Orbital Reconstruction in a Self-assembled Oxygen Vacancy Nanostructure

TL;DR

This study reveals how spatially confined oxygen vacancies in BiFeO3 influence its electronic structure and conductivity, using advanced X-ray techniques to understand orbital reconstruction without redox reactions.

Contribution

It demonstrates the microscopic role of oxygen vacancy confinement and its control via Ca doping in BiFeO3, revealing orbital band reconstruction and electronic localization.

Findings

Increased Ca doping reconstructs Fe 3d orbitals without redox changes.

Vacancy confinement reduces electron hopping, localizing the valence band.

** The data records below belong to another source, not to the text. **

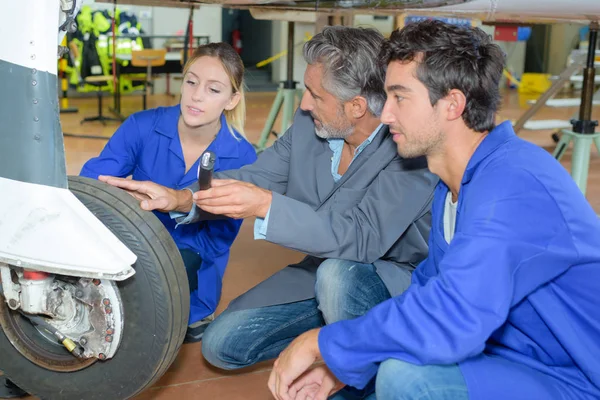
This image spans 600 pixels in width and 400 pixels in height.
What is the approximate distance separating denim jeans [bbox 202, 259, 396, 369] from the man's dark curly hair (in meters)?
0.52

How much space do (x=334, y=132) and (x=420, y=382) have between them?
2.68 feet

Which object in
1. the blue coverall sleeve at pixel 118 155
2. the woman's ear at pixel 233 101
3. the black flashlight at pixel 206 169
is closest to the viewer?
the black flashlight at pixel 206 169

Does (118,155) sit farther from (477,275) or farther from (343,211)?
(477,275)

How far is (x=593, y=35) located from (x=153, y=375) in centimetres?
291

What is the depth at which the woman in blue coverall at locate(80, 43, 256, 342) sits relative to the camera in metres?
2.18

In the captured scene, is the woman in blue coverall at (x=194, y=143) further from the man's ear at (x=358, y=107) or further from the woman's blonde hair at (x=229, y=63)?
the man's ear at (x=358, y=107)

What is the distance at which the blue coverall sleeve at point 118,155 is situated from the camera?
84.7 inches

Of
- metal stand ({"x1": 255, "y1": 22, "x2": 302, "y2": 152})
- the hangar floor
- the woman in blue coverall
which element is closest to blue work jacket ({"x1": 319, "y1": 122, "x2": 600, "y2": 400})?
the hangar floor

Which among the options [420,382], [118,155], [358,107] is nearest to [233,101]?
[118,155]

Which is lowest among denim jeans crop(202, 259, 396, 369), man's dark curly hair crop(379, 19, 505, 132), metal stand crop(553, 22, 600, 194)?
denim jeans crop(202, 259, 396, 369)

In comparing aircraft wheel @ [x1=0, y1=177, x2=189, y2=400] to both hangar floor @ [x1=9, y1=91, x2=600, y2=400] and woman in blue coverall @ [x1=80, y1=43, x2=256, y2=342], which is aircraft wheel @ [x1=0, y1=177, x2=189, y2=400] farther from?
woman in blue coverall @ [x1=80, y1=43, x2=256, y2=342]

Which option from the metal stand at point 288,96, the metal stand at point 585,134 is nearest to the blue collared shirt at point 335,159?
the metal stand at point 585,134

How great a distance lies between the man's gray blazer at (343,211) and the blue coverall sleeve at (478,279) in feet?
1.52

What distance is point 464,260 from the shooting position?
1248 mm
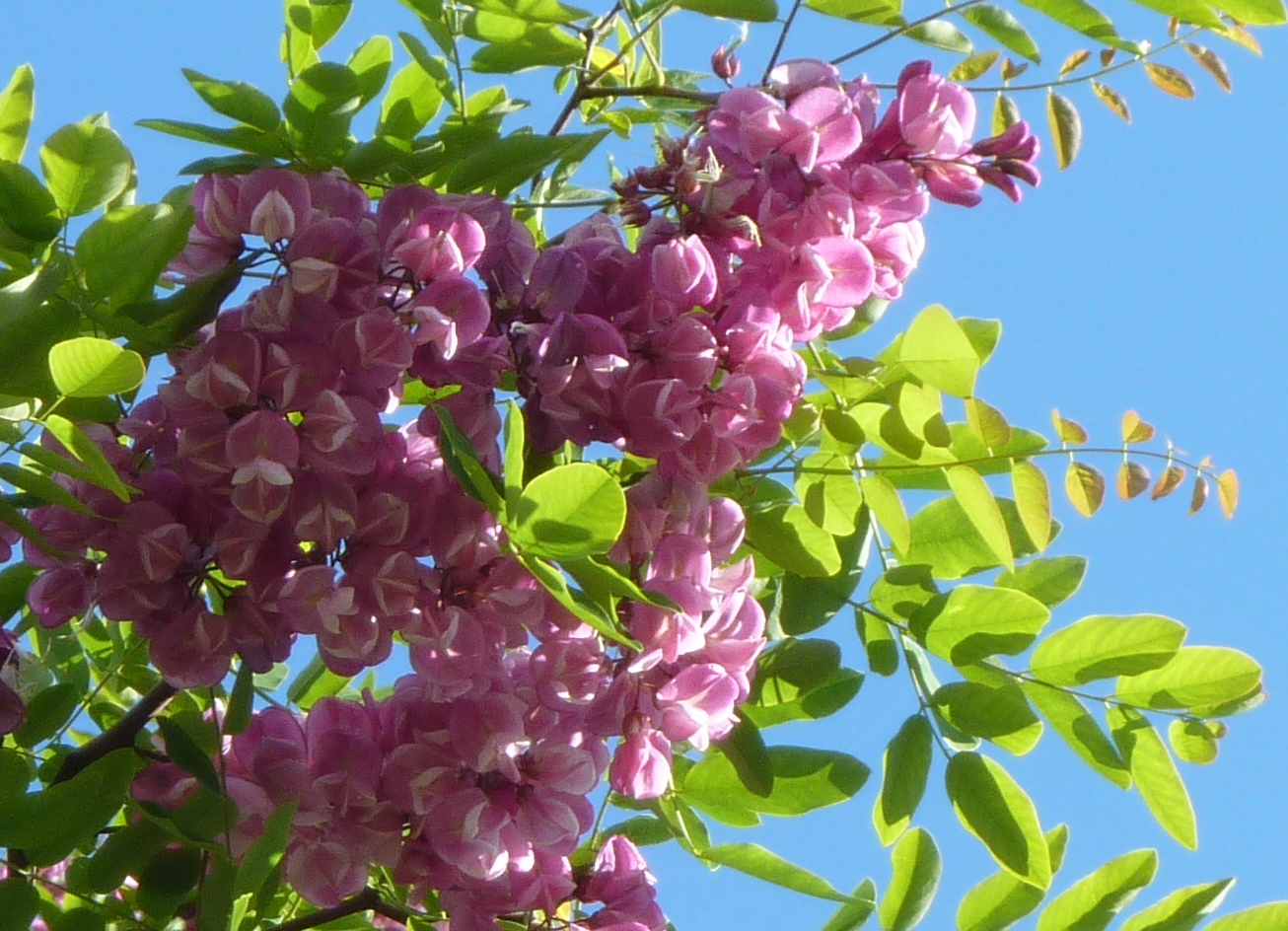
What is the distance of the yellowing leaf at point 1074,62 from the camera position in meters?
1.16

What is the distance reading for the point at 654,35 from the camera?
136 centimetres

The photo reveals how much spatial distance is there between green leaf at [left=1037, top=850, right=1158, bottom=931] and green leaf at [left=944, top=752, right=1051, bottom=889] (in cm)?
8

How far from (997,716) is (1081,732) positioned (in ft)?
0.26

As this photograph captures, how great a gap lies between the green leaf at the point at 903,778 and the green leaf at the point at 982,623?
60mm

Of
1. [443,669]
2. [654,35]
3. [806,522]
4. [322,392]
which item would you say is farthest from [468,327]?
[654,35]

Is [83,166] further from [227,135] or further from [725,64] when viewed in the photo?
[725,64]

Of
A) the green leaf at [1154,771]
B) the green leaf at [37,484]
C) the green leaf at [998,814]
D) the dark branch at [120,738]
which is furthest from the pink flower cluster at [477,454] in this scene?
the green leaf at [1154,771]

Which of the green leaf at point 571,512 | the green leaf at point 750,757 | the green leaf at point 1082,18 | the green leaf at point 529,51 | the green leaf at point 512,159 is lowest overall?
the green leaf at point 750,757

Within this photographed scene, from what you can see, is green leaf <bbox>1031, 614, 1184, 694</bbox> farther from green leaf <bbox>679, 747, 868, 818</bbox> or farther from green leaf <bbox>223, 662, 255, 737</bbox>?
green leaf <bbox>223, 662, 255, 737</bbox>

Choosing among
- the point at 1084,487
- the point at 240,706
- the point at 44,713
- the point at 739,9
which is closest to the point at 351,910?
the point at 240,706

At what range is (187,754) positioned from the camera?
101cm

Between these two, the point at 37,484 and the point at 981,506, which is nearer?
the point at 37,484

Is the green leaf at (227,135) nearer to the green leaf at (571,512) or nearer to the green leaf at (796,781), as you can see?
the green leaf at (571,512)

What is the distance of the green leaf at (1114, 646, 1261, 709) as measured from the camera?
1.07 metres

Doping decreases the material's conductivity due to orbital localization.

Abstract

We demonstrate the microscopic role of oxygen vacancies spatially confined within nanometer inter-spacing (about 1 nm) in BiFeO3, using resonant soft X-ray scattering techniques and soft X-ray spectroscopy measurements. Such vacancy confinements and total number of vacancy are controlled by substitution of Ca2+ for Bi3+ cation. We found that by increasing the substitution, the in-plane orbital bands of Fe3+ cations are reconstructed without any redox reaction. It leads to a reduction of the hopping between Fe atoms, forming a localized valence band, in particular Fe 3d-electronic structure, around the Fermi level. This band localization causes to decrease the conductivity of the doped BiFeO3 system.